Working with Kansas State University, student teams have access to 3D printers and portable wind tunnels for testing and refining their projects, including some that have taken more than a year to develop.

The Kansas KidWind Challenge provided competing teams with opportunities to discuss their projects before a large audience at the statewide finals. (Photo By: Shana Read/Kansas Electric Cooperatives)

Six regional competitions involving about 400 students from 55 schools were held in the state earlier this year. The statewide finals, held in Topeka on March 25, included 22 teams from 12 middle schools and 10 high schools. Six teams—the top three middle school teams and the top three high school teams—were invited to compete in the national competition at the University of Colorado Boulder in mid-May.

“We learned quite a bit about gear ratios. There’s a lot of math, and we have to determine what is more efficient,” said Charlie Burke, a high school student from Beloit.

During the tournament, judges scored the teams on various factors, including blade design and power output, and quizzed students about their projects.

“We learned to work together and communicate better,” said Zoey Schletzbaum, a student from STEM Magnet School in Hutchinson, adding that the project required students to recognize their individual strengths. “When we don’t communicate, it’s just chaos.”

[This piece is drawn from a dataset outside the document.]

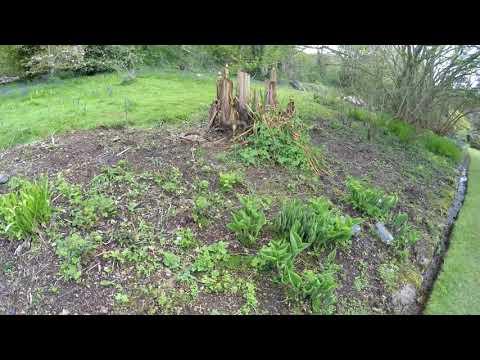 Penberth Gardens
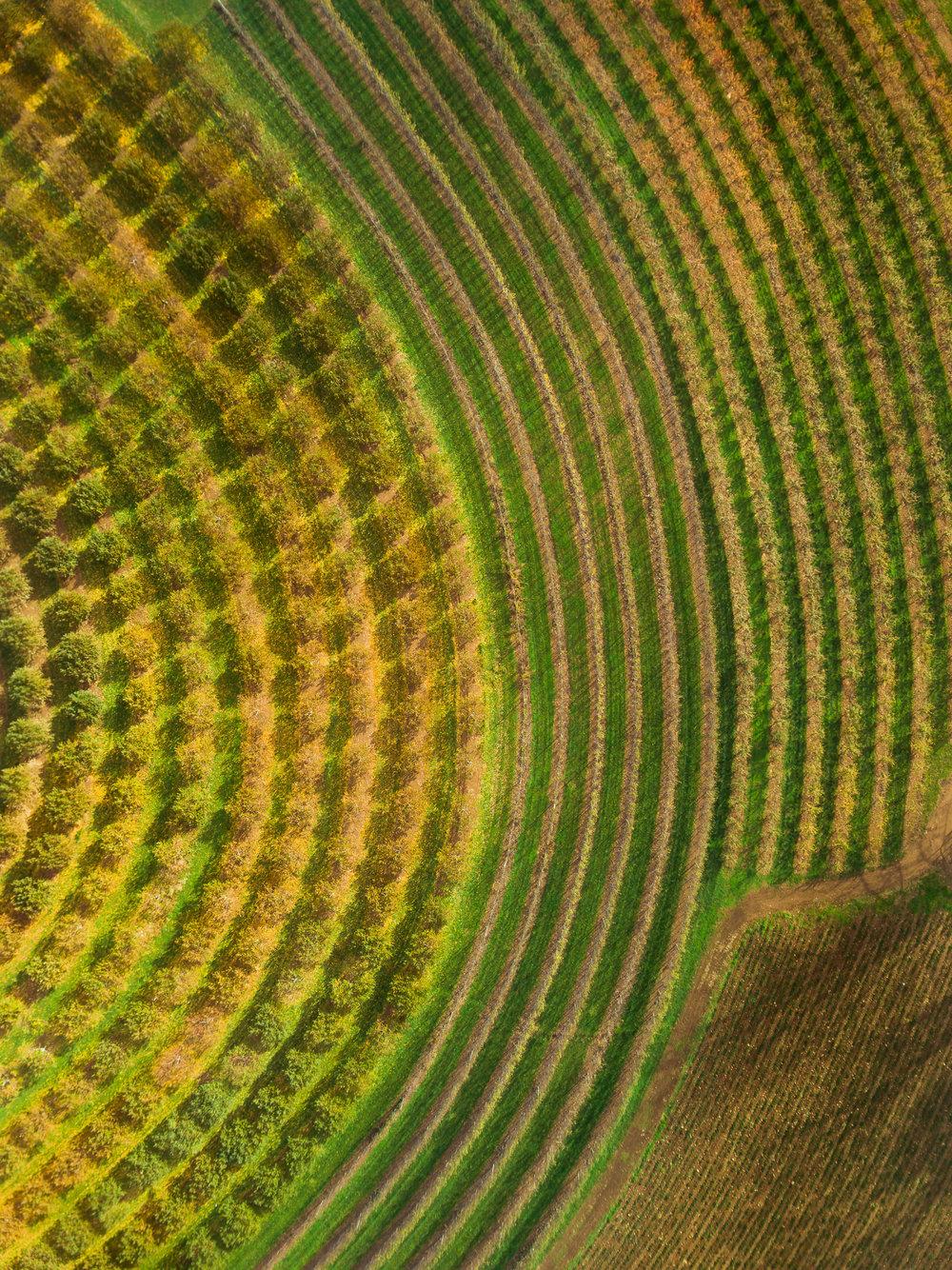 farmpatterncircle_typoland_aerial-1.jpg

Co-op support of KidWind in Kansas has been widespread, with a helping hand from the statewide association and direct sponsorships by the state’s 20 Touchstone Energy cooperatives. The Touchstone Energy co-ops funded development of another mobile wind tunnel, enabling more schools to offer the program to their students.

Portable wind tunnels provided the power to turn student-designed wind turbines, generating electricity during the Kansas KidWind Challenge statewide competition held in Topeka on March 25. (Photo By: Shana Read/Kansas Electric Cooperative)

Nearly a dozen co-op staff from around the state have served as judges or provided support at the regional events. Co-op involvement has also included facilitating a day at the state capitol, where the students display and demonstrate their projects for lawmakers.

At last year’s Kansas Capitol event on Sept. 21, 2022, Lt. Gov. David Toland had scheduled five minutes with each winning team for photo opportunities, but he spent about 45 minutes with each of the three groups, said Read. “He was so fascinated with their projects and how enthusiastic and knowledgeable the kids were.”

The KidWind initiative operates much like FFA/4H programs, providing opportunities to develop interests that could influence future educational and career decisions for the students. In addition to the teams represented at the state finals, hundreds of younger students and their families turned out to support the event and hear from participants.

“We learned how wind energy works and how gear ratios work. We learned how to do more stuff and how to work as a team,” said Callen Bogard, an elementary school student from Paola. “I now want to be an electrical engineer. Challenges are fun and I like problem solving.”

Derrill Holly is a staff writer for NRECA.